:: Istruzioni ::
• 1. Secondo la recensione, chi è il batterista rimasto come unico superstite del nucleo fondatore dei Black Fate?
• 2. Estrai dalla recensione il passo che comincia con le parole "Anno 1990 –" e termina dopo le parole "Il Progetto Lazzaro.", riportandolo senza alcuna modifica.
• 3. Elenca tutti i musicisti dei Black Fate nominati nella recensione, indicando per ciascuno il ruolo che vi è attribuito.

:: Testo scelto ::

Recensione: Between Visions And Lies
Larissa, città della Tessaglia Orientale, Grecia.
Anno 1990 – Le Origini.
I Black Fate rilasciano due demo intitolati rispettivamente “Black Fate” (1992) e “A Piece of Dream” (1993). Le testate greche ne rimangono positivamente colpite. La band è pronta a entrare in studio di registrazione. Tuttavia il destino a volte segue sentieri imperscrutabili. Non se fa nulla. Del gruppo si perde traccia.
Anno 2000 – Una falsa Partenza?
Devono trascorre dodici anni prima che il combo greco, modificata la propria line-up, possa dare alla luce l’album di debutto “Uncover” (2002). Seguirà “Piece of Dream” (2003) che si compone delle tracce dei due primi demo. Poi di nuovo silenzio. I Black Fate sono finiti? Hanno potuto vivere solo “una parte del sogno”? Forse.
Anno 2007 – Il Progetto Lazzaro.
Nikos Tsinzintilonis, batterista ed unico superstite del nucleo che ha fondato la band incontra Vasilis Georgiu, la voce del quale lo impressiona a tal punto da volere far rivire il proprio progetto che sembrava ormai definitivamente imprigionato tra le montagne della Tessaglia. Trascorrono due anni e il gruppo rilascia il secondo album “Deliverance of soul” (2009). I Black Fate ci sanno fare, suonano attingendo alla tradizione del power metal, con ritmiche sostenute e riff serrati, non disdegnano la pensatezza dell’heavy più classico e talvolta colorano le melodie seguendo le vie dell’hard rock melodico. Spesso optano per soluzioni alternative quasi inseguissero la lezione della musica progressive. Sono degli ottimi musicisti. Hai la netta sensazione che siano un gruppo sopra la media, lo sono per come si destreggiano con propri strumenti a creare trame musicali ricercate in canzoni dirette e non troppo complesse. Però non basta. I Black Fate si sciolgono. I soliti motivi? O forse il destino citato con incautela nel nome stesso della band li perseguita?
Ai nostri giorni – Vs il Destino Nero.
I Black Fate ci riprovano con nuovi membri. Nikos recluta il chitarrista Gus Drex (ex. Biomechanical, ex. Paradox) e il bassista Vasillis Liakos (Innosense) ed è tempo per l’ennesima resurrezione.
“Between Visions and Lies” è la loro ripartenza, l’ennesimo bivio di un sentiero che si spera stavolta li porti lontano. Il futuro è scritto nel passato e la loro musica riparte da ciò era stato creato nel 2009, cercando però di rendersi più attuali e al contempo ridefinendo il proprio stile. Il quartetto greco decide quindi di armonizzare le ritmiche con passaggi sinfonici e di creare riff più incisivi. Le canzoni ora si muovono su tempi veloci. Ne è un esempio “Rhyme of a false Orchestra”, prima traccia dell’album, in perfetto equilibrio tra riff distorti in secondo piano, orchestrazioni e batteria a dettarne con discrezione i tempi. La melodia entra velocemente in circolo e il nostro cuore accellera inseguendo la voce di Georgiu Vasilis che si destreggia in note alte ad interpretare con eleganza le partiture.

:: Dati forniti ::
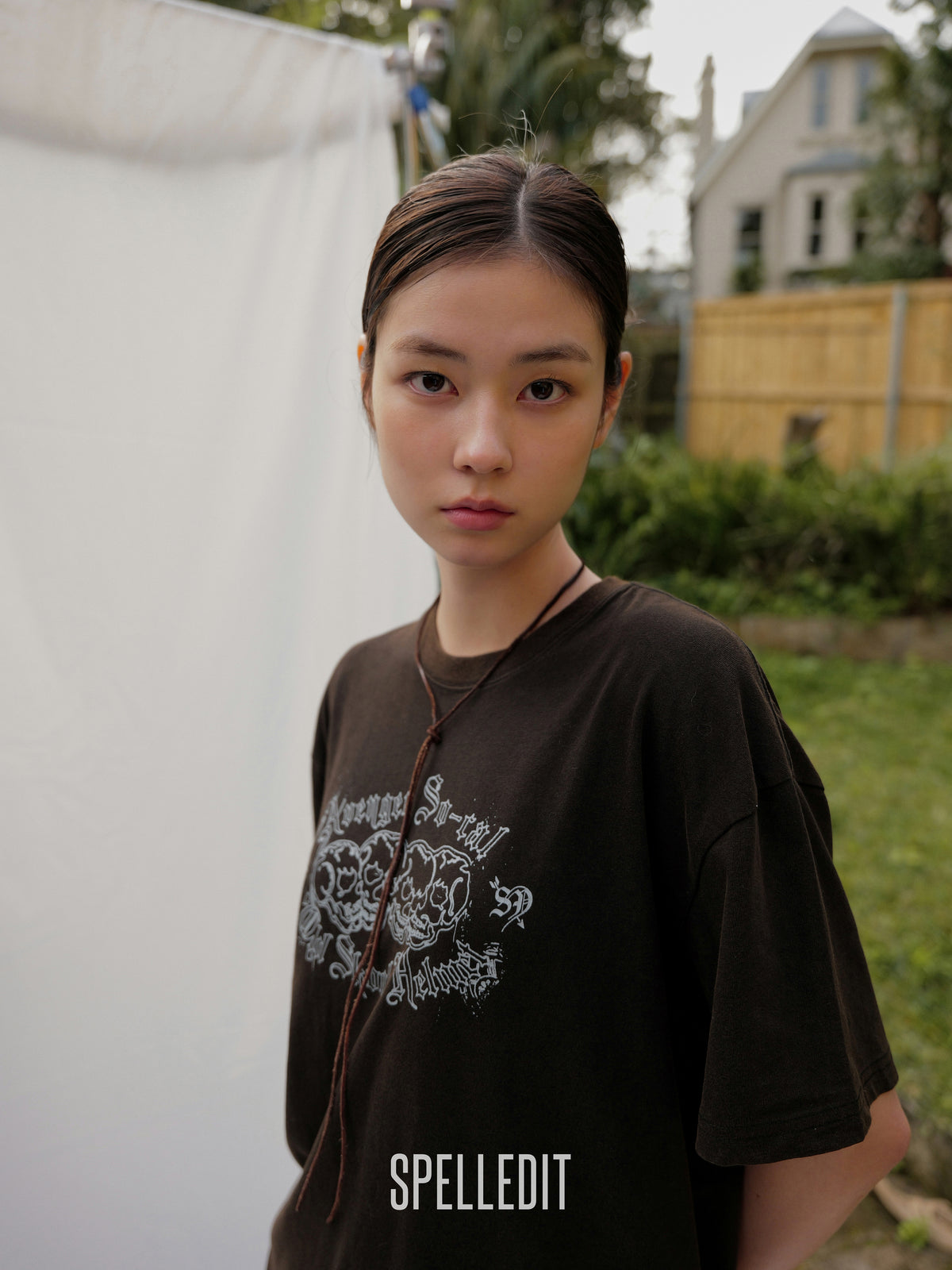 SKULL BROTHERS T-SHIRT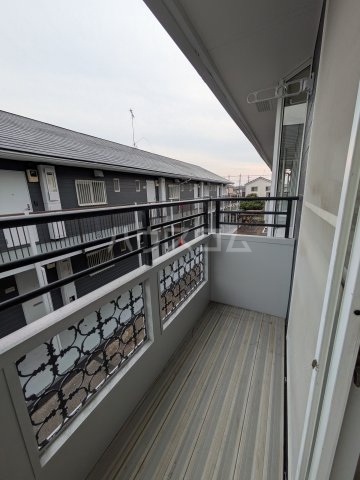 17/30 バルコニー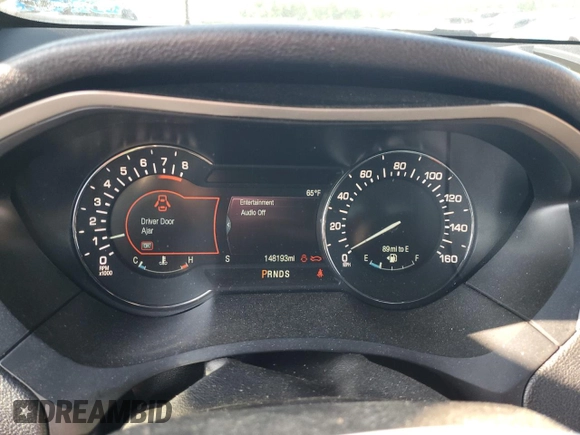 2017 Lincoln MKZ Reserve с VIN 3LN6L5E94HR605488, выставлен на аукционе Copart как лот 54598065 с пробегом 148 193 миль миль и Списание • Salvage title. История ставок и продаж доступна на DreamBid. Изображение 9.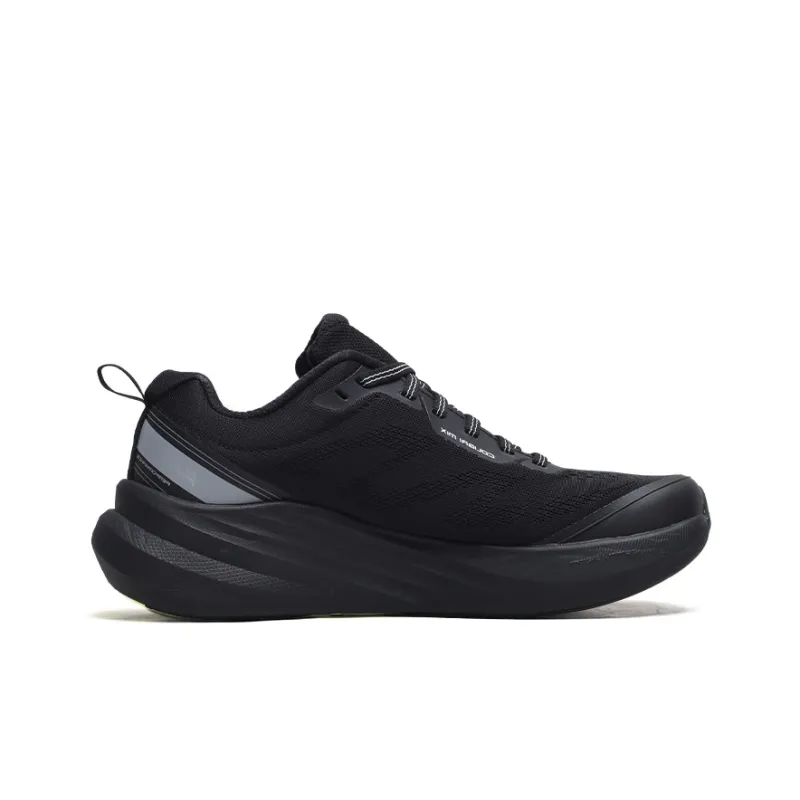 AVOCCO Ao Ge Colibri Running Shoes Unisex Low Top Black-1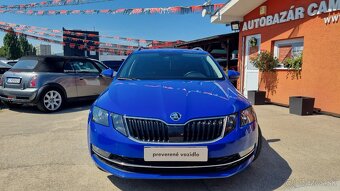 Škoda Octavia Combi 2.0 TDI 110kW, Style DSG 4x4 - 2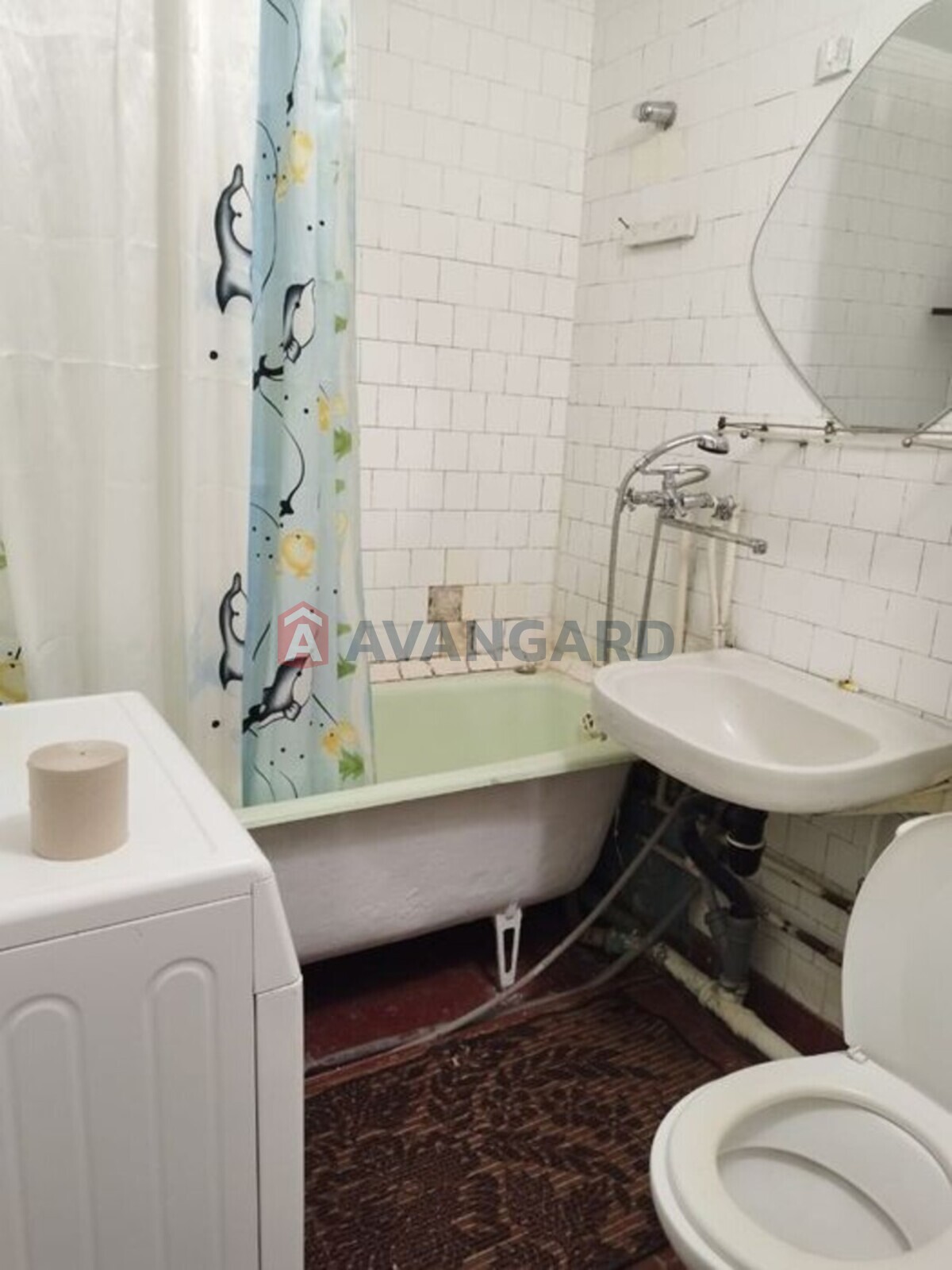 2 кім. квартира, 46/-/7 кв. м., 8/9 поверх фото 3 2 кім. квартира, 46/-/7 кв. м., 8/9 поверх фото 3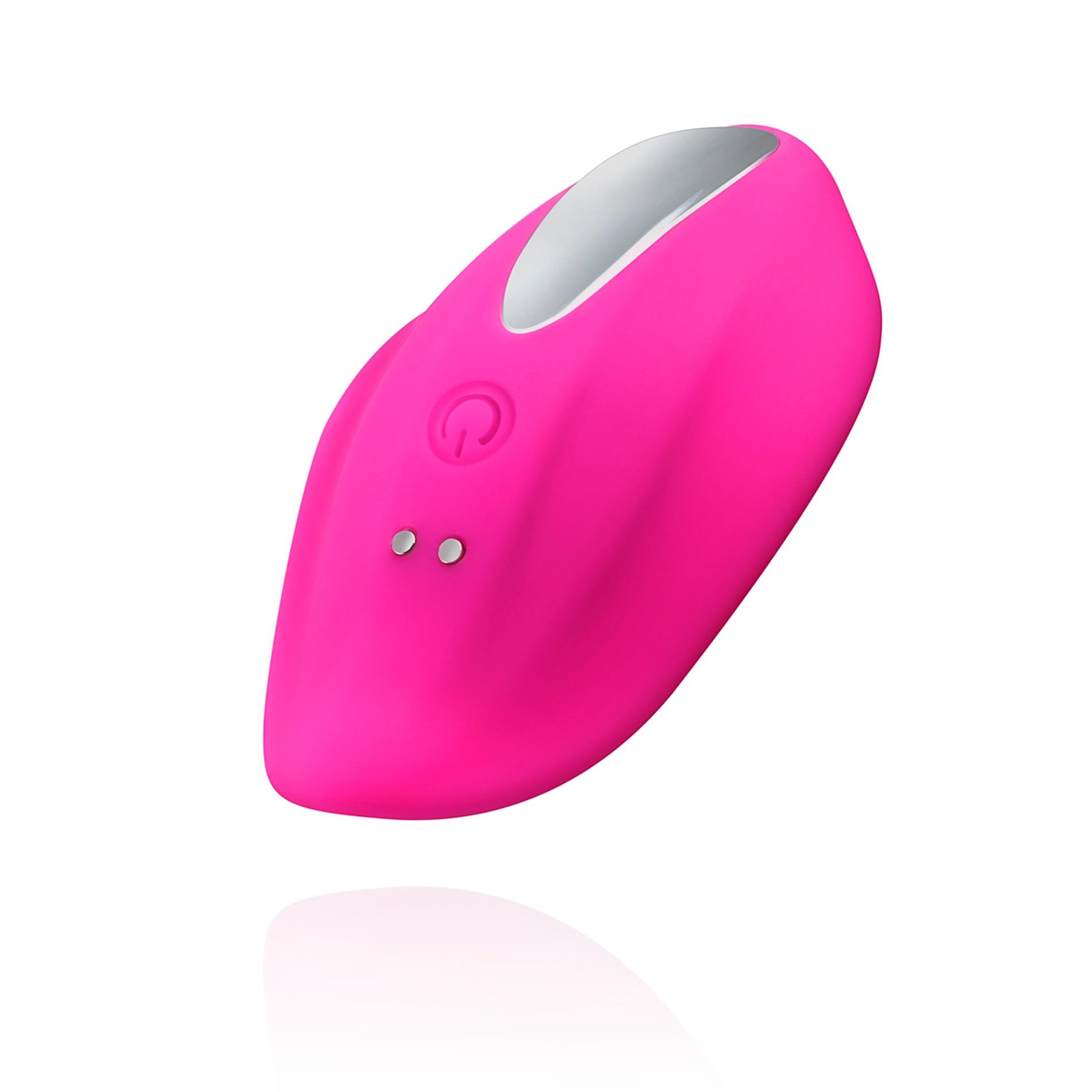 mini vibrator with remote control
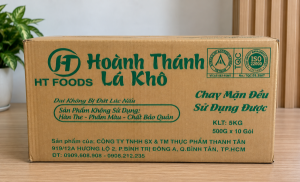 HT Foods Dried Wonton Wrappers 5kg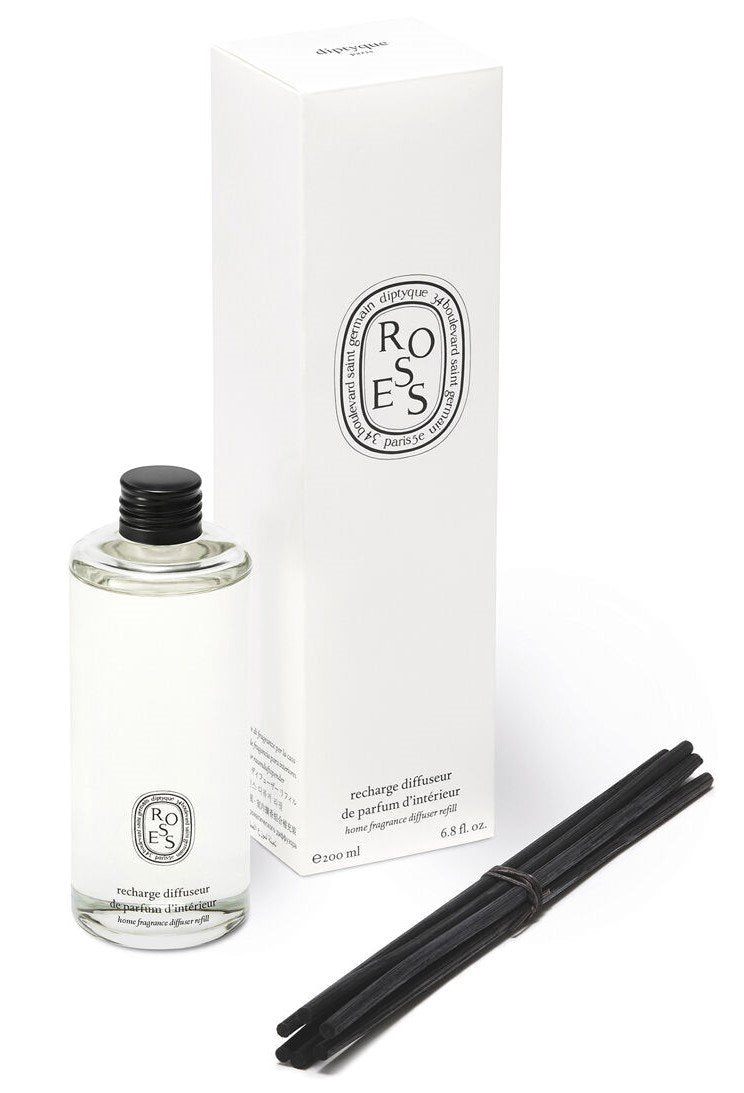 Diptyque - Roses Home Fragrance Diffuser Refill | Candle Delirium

:: Soluzioni ::
• 1. Nikos Tsinzintilonis.

• 2.
Anno 1990 – Le Origini.
I Black Fate rilasciano due demo intitolati rispettivamente “Black Fate” (1992) e “A Piece of Dream” (1993). Le testate greche ne rimangono positivamente colpite. La band è pronta a entrare in studio di registrazione. Tuttavia il destino a volte segue sentieri imperscrutabili. Non se fa nulla. Del gruppo si perde traccia.
Anno 2000 – Una falsa Partenza?
Devono trascorre dodici anni prima che il combo greco, modificata la propria line-up, possa dare alla luce l’album di debutto “Uncover” (2002). Seguirà “Piece of Dream” (2003) che si compone delle tracce dei due primi demo. Poi di nuovo silenzio. I Black Fate sono finiti? Hanno potuto vivere solo “una parte del sogno”? Forse.
Anno 2007 – Il Progetto Lazzaro.

• 3.
Nikos Tsinzintilonis, batterista
Vasilis Georgiu, voce
Gus Drex, chitarrista
Vasillis Liakos, bassista